What’s it about? A 38-year-old salaryman sits at his computer desk. A new VRMMO is just out of beta, and he creates a new character: Earth. Because this man only has a couple of hours available per day to devote to the game, he decides it would be best to fly under the radar and play solo. He chooses the most underleveled skills available, including medicine-brewing, archery, kicking, and wind magic, so as not to stand out from the crowd. Here begins his totally average, boring, VRMMO life.
Alright, y’all, I have about thirty minutes before my shift starts and A Playthrough of a Certain Dude’s VRMMO Life doesn’t really warrant much more thought than that, so let’s see if I can crank this out before spending eight hours getting the shit kicked out of me by two- and three-year-olds.
VRMMO anime have been around for over 20 years (oh god oh god how has it been that long since .hack), in both “involuntarily trapped” and “willingly playing” variants. A few of them have been good, but most have been boring slogs and/or indulge in the kind of petty power fantasies entertained by people who like to pretend they’re oppressed for being nerds. A Playthrough of a Certain Dude’s VRMMO Life, or, as I like to call it, A Really Boring Dude Plays an MMO Boringly, is primarily the former but dips into the latter.

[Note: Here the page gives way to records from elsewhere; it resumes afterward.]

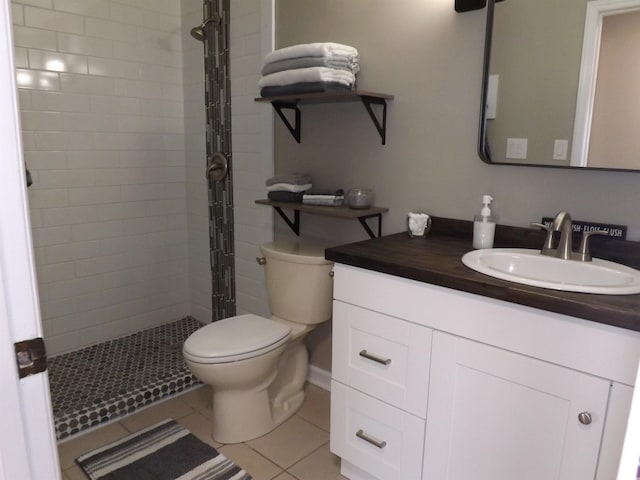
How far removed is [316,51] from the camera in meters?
1.81

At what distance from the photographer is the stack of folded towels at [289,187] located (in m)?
2.12

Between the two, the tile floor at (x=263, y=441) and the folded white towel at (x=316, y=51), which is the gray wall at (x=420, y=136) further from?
the tile floor at (x=263, y=441)

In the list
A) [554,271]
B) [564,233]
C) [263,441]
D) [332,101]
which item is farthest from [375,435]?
[332,101]

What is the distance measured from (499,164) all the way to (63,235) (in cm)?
224

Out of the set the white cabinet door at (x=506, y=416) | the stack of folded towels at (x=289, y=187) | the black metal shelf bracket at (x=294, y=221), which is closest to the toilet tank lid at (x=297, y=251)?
the black metal shelf bracket at (x=294, y=221)

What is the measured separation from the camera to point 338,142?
2127 millimetres

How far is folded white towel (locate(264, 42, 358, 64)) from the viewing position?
1806mm

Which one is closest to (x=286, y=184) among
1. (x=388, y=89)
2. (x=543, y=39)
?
(x=388, y=89)

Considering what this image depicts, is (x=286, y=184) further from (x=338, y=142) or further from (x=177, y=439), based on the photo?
(x=177, y=439)

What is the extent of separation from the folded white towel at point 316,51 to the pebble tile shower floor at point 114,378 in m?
1.62

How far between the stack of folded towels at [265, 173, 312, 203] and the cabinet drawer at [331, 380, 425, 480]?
872 mm

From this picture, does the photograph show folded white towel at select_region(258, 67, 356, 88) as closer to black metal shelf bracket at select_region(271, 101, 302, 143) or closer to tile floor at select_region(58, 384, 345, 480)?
black metal shelf bracket at select_region(271, 101, 302, 143)

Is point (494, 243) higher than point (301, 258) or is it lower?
Result: higher

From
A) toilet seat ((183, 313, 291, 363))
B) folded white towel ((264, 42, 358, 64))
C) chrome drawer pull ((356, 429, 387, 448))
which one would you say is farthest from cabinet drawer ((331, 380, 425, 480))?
folded white towel ((264, 42, 358, 64))
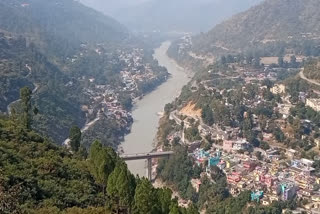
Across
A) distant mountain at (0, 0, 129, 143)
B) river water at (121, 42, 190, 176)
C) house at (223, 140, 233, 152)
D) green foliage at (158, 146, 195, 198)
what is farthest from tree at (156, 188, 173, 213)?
distant mountain at (0, 0, 129, 143)

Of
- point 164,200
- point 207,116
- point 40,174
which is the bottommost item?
point 207,116

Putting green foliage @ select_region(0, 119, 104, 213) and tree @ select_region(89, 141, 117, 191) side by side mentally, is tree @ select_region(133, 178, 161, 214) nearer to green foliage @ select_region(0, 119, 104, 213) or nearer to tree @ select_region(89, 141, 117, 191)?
green foliage @ select_region(0, 119, 104, 213)

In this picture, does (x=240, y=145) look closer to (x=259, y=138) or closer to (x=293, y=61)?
(x=259, y=138)

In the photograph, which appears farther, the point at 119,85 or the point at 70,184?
the point at 119,85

It’s boring. It’s so, so, so very boring, and it positively boggles my mind how people can consider this entertainment. The game, titled “One More Free Life Online,” is a big sandbox MMORPG where people can play however they like. You can fight monsters, you can get really into crafting, or you can just vibe. Basically, it’s like a fantasy Second Life but with combat elements. So our dude, Earth, actively decides to play in a way that will attract as little attention as possible, since he doesn’t have time to devote to serious raids. He narrates endlessly as he practices archery, learns to cook in-game because apparently the VR extends to tastebuds, and hunts low-level monsters. But then he accidentally gets good at skills nobody else has, but turn out to be in demand through contrivance!

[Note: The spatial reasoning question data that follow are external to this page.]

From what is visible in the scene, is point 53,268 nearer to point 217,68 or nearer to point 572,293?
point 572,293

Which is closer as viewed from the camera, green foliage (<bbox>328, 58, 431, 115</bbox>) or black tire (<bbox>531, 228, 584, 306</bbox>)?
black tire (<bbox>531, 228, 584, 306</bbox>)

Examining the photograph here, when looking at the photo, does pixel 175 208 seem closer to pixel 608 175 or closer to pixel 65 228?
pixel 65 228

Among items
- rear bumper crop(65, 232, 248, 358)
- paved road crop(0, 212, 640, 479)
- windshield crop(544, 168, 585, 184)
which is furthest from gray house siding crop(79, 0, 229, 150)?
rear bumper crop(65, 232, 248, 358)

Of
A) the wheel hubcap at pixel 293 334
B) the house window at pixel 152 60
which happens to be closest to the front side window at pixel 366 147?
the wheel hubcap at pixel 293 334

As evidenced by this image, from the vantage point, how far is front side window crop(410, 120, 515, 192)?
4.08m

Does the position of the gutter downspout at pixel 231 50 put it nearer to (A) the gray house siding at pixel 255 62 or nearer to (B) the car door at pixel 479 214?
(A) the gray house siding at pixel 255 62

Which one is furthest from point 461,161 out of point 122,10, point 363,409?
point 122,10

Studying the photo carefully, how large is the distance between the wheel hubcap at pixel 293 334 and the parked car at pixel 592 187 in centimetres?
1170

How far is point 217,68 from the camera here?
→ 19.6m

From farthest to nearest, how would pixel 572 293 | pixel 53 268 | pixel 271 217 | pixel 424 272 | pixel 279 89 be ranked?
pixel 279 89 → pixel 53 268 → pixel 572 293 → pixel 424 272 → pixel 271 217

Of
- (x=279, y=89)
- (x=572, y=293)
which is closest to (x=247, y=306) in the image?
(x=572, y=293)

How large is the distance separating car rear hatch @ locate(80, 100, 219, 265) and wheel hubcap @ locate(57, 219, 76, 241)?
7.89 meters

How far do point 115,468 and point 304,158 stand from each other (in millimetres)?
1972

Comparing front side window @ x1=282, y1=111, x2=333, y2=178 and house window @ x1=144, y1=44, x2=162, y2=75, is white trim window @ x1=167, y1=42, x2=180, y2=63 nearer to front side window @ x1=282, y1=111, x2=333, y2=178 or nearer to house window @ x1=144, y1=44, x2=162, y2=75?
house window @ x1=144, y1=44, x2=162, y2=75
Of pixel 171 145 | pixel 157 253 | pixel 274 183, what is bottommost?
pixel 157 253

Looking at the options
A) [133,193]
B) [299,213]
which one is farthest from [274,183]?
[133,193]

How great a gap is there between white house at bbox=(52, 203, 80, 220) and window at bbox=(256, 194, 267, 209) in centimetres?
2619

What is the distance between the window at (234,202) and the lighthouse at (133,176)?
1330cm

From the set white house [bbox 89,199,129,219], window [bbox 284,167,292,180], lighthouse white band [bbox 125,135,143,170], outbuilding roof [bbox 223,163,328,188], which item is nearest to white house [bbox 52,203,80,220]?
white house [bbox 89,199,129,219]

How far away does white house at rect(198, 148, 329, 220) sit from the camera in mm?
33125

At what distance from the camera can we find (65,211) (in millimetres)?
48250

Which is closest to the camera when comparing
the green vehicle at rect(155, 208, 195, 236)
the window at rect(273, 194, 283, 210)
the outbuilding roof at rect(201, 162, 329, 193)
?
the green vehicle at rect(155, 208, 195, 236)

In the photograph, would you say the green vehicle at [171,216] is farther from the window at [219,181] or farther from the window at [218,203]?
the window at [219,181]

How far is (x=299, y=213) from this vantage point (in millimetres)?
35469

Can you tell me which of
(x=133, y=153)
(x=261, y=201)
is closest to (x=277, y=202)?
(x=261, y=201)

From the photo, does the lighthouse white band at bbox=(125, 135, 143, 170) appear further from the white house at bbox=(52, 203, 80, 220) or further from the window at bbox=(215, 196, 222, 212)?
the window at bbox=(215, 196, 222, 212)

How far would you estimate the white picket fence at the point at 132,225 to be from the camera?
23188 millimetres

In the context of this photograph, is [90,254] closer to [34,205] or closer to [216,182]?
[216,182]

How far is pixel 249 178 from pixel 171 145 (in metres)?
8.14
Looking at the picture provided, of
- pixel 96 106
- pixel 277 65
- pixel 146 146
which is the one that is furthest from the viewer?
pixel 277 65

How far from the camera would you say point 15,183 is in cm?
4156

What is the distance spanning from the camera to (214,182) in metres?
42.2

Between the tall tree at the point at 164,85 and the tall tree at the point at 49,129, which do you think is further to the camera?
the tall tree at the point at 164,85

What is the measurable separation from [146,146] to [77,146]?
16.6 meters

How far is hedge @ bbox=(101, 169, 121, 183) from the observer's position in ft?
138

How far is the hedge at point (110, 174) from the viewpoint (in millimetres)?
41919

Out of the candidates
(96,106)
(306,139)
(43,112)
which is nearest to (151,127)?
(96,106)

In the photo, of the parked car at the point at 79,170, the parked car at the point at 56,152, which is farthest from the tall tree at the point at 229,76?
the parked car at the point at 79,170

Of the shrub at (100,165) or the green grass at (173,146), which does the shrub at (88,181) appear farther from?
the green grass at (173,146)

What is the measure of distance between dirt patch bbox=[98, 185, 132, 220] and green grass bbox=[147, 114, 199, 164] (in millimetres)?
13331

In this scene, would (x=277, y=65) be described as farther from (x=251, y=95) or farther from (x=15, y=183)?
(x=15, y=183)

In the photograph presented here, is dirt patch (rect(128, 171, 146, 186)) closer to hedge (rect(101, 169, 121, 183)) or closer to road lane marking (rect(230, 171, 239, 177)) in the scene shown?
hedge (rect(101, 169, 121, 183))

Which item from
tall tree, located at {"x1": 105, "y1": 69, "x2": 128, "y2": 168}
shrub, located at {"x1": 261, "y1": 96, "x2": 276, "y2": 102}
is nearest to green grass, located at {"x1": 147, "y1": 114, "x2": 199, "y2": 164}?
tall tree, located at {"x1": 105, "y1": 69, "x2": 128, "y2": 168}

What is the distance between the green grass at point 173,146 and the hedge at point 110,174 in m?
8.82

Except that the story doesn’t follow its own reasoning, or have anything to do with how people play MMOs. If it’s launch day, would every single person know right off the bat that medicine-making and archery are “useless”? Wouldn’t some people boot up the game, not having played the beta or checked all the guides, and choose these skills thinking they sound good? He’s literally the only person in the game with the medicine skill. He gets bullied just for being seen carrying a bow. But if this is the kind of game where you can just vibe, wouldn’t players pick these just because they sound fun and match their playstyle? Also, how did that bully get such high level gear?
It’s so silly, and to me, it just feels like it was written by someone who was teased in high school for being a nerd. “Those skills you called useless are now in high demand! And I’m so good at them that I can use them to beat your supposed better skills!” It’s utterly petty in the worst way, and while I get the impulse – I’ve certainly bragged about the high points of my career in anime journalism to the people who naysayed me in the early years of my interest – Tedious Dude Shows His Bullies Through Fiction lacks the imagination to make it compelling in any way, or to truly interrogate these power dynamics in anything but the most shallow, facile way.
Well, the clock just hit ten o’clock and I hear screaming. Time to wrap this up: just pick any Twitch stream with under a hundred viewers and watch that instead. It can’t be any less engaging than this.